After a good six or seven minutes, the blonde leaves her office. The show is over. Back to work.
My inbox is what I like to call organized chaos. I should have Julie do something about it, but she’s already swamped doing all the other things I don’t have time to do.
An hour from now, I’m supposed to report to Peterson Corporation to discuss a partnership with one of the country’s largest fast-food franchisees. David Peterson wants to make his four-hundred plus burger joints run on solar panel energy over the next ten years. He could be a huge client of ours, our biggest yet, and Dane would murder me if I screw it up.
Lucky for him, I’ve got this.
I spent most of this week researching Peterson Corporation and assembling reports and estimates and timelines. I’ve spoken to vendors and ensured supplies are stocked and ready to go should David want to pull the trigger on this today.
I keep an eye on the time as I glance over my notes one last time. A text comes through fifteen minutes later from my driver downstairs. Within the hour, I’m sitting at the head of a fifty-foot conference table on the forty-fourth floor of some downtown high rise. David sits to my left along with three of his associates. They’re all cut from the same cloth: silver hair, black and gray suits, blue and red ties. Frown lines. Pot bellies. They reek of new money and excess, not giving a damn about the fact that their wealth was built on the backs of eight dollar-an-hour burger flippers.

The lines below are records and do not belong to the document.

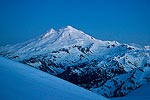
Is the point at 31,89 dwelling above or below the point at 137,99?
below

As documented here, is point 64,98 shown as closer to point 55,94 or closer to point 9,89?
point 55,94

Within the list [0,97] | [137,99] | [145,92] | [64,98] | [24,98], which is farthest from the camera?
[145,92]

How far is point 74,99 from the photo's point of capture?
388 centimetres

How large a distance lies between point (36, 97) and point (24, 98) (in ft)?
A: 0.71

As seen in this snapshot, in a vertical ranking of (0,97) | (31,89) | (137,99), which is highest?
(137,99)

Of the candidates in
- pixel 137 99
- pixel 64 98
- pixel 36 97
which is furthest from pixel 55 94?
pixel 137 99

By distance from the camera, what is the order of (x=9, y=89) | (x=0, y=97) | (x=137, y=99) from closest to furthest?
(x=0, y=97), (x=9, y=89), (x=137, y=99)

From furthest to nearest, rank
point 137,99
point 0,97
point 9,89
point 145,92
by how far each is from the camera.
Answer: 1. point 145,92
2. point 137,99
3. point 9,89
4. point 0,97

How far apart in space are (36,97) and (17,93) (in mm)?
225

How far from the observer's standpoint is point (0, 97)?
3.05 m

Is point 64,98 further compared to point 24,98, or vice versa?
point 64,98

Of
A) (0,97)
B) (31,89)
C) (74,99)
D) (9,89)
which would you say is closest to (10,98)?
(0,97)

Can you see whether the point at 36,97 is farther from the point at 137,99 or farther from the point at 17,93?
the point at 137,99

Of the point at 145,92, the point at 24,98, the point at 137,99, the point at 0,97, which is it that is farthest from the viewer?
the point at 145,92
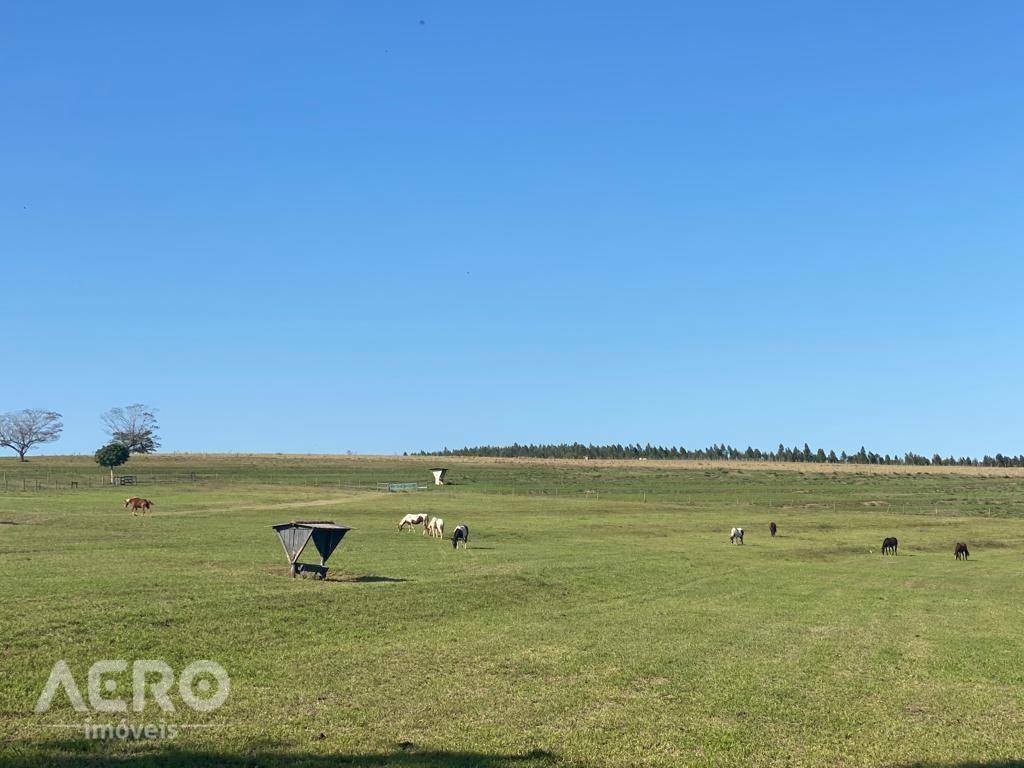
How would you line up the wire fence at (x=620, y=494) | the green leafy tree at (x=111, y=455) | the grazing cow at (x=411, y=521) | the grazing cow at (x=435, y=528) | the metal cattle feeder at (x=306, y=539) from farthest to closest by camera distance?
the green leafy tree at (x=111, y=455) → the wire fence at (x=620, y=494) → the grazing cow at (x=411, y=521) → the grazing cow at (x=435, y=528) → the metal cattle feeder at (x=306, y=539)

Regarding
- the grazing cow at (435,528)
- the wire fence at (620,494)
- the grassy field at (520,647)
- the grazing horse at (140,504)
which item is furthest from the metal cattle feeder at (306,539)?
the wire fence at (620,494)

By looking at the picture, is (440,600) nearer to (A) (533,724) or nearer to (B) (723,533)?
(A) (533,724)

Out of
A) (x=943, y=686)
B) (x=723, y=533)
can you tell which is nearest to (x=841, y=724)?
(x=943, y=686)

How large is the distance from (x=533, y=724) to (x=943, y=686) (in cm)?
1100

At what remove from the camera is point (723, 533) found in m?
70.1

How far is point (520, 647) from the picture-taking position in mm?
24031

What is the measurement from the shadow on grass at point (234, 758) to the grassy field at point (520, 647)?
6 cm

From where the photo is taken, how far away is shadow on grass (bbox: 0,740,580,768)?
14016 millimetres

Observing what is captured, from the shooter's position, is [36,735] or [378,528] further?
[378,528]

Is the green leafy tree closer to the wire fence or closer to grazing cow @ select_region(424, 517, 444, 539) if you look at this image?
the wire fence

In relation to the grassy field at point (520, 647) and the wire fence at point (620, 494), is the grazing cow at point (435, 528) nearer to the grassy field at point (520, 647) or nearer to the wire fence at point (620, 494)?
the grassy field at point (520, 647)

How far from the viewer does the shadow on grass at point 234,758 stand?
1402cm

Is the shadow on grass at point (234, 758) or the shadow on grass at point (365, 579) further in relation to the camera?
the shadow on grass at point (365, 579)

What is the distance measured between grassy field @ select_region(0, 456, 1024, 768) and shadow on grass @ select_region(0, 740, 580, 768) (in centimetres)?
6
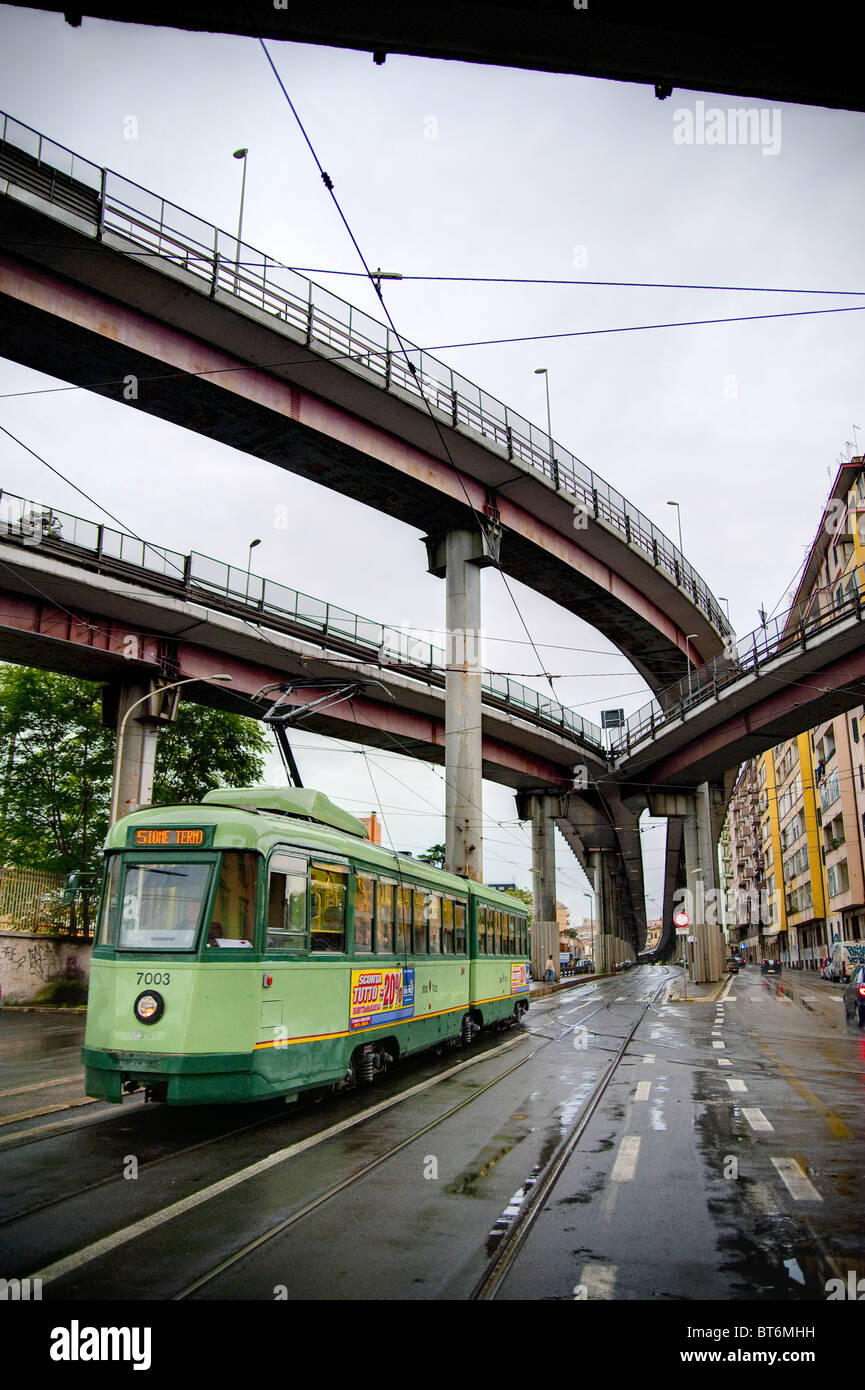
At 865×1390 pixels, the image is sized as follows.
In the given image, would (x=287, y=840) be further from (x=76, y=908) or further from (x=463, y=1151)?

But I’m not here to judge. I’m here to sell the hell out of solar panels.
“Beckham, I’m not sure if you’ve met my partners.” David clears his throat. “Mark Whitaker is our CFO. Daniel Davis is our COO. And Harris Cleveland is our Vice President of Marketing.”
“Good to meet you, gentlemen.” I nod, smoothing my tie flat across my chest, ensuring it’s straight as an arrow. Nothing worse than talking business while looking like a slob. “Shall we start?”
I remove a stack of handouts from my briefcase and pass them down.
“Now, just a minute, son. We’re still waiting on our Chief Administrative Officer.” David chuckles. “She was caught on a phone call a bit ago. Should be waltzing in here any second.”
“Of course.” I sit back in my seat and offer a professional smile to the three crusty bastards with permanent frown lines. Clock ticks fill the silent conference room until the coffee machine in the corner begins to percolate. Mark wastes little time rising to top off his mug, and Harris scrolls through his phone while Daniel stares out the window.